# GOAL OF THE EXERCISE
Look through the data below for the line with "category: kudu", and transcribe it exactly together with each line after it up to and including the line with "Label granularity: sequence-level.". Give nothing else.

# EXTRACTED INFORMATION
····················

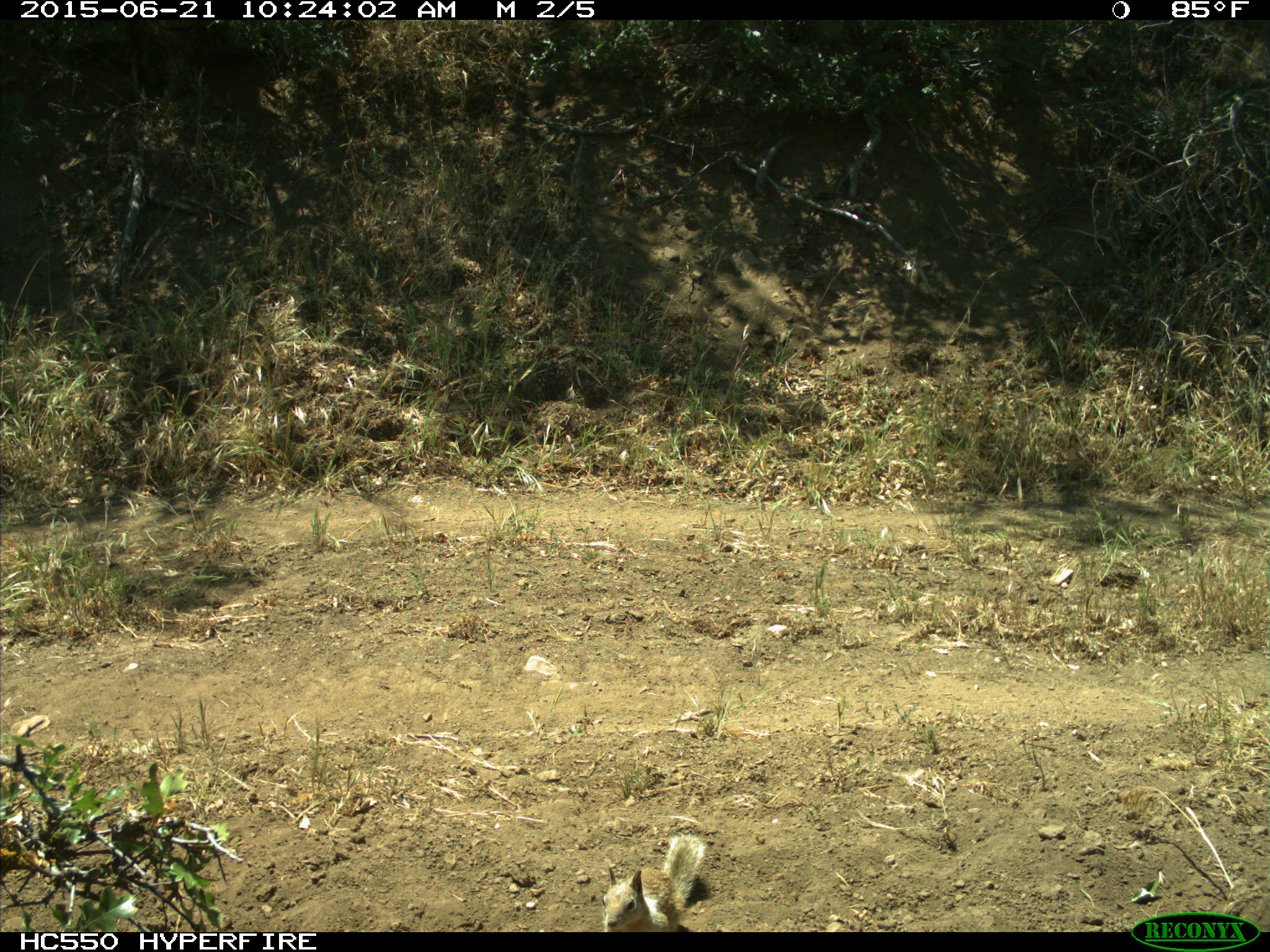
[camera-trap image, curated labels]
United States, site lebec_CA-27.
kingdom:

····················

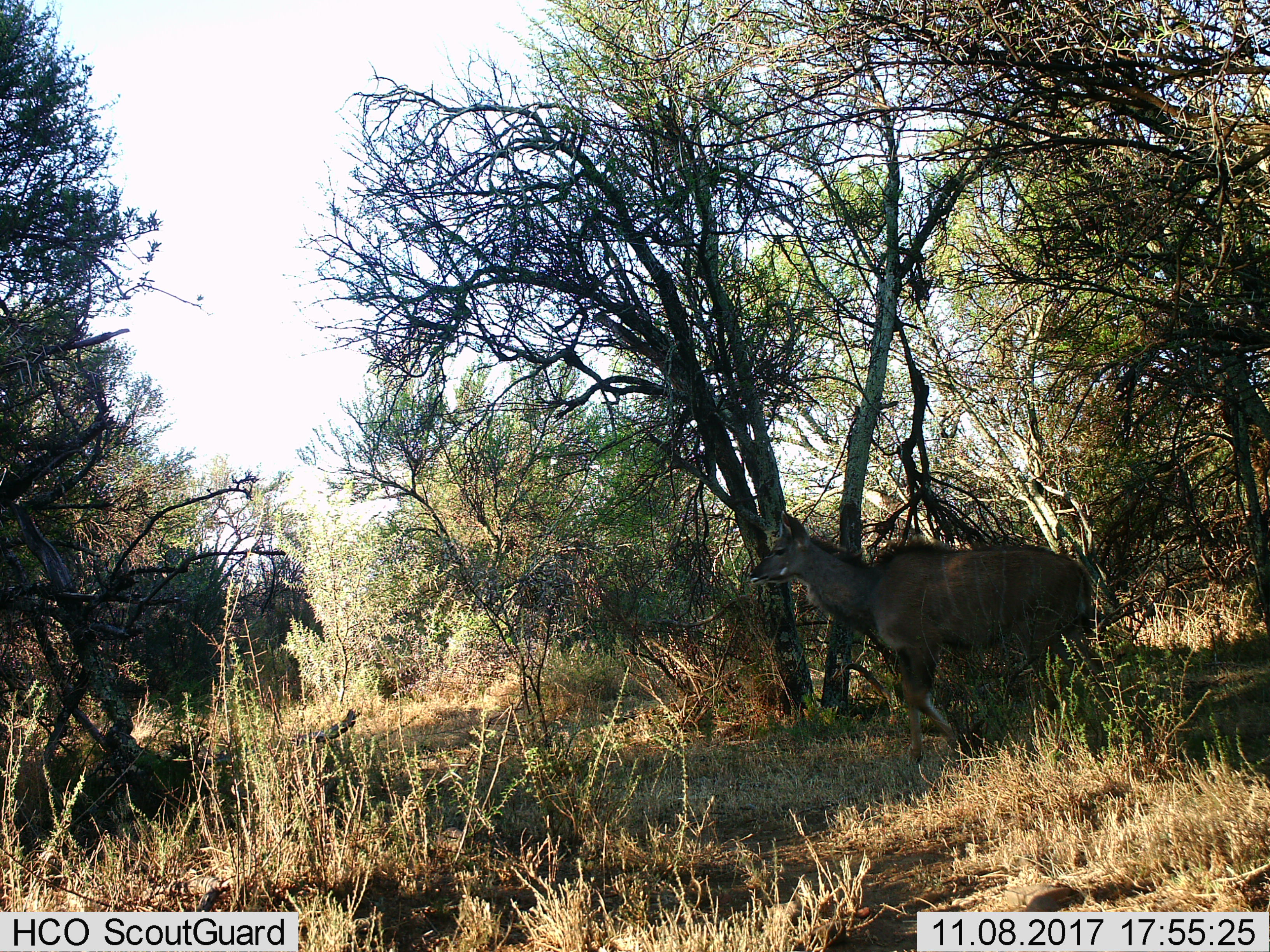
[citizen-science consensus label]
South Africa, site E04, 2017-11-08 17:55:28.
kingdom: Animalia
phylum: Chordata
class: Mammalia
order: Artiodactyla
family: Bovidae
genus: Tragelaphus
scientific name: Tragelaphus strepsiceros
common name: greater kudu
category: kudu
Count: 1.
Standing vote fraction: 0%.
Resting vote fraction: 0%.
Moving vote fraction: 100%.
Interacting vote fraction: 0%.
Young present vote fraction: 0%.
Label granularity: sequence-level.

····················

# EXERCISE RESULT
category: kudu
Count: 1.
Standing vote fraction: 0%.
Resting vote fraction: 0%.
Moving vote fraction: 100%.
Interacting vote fraction: 0%.
Young present vote fraction: 0%.
Label granularity: sequence-level.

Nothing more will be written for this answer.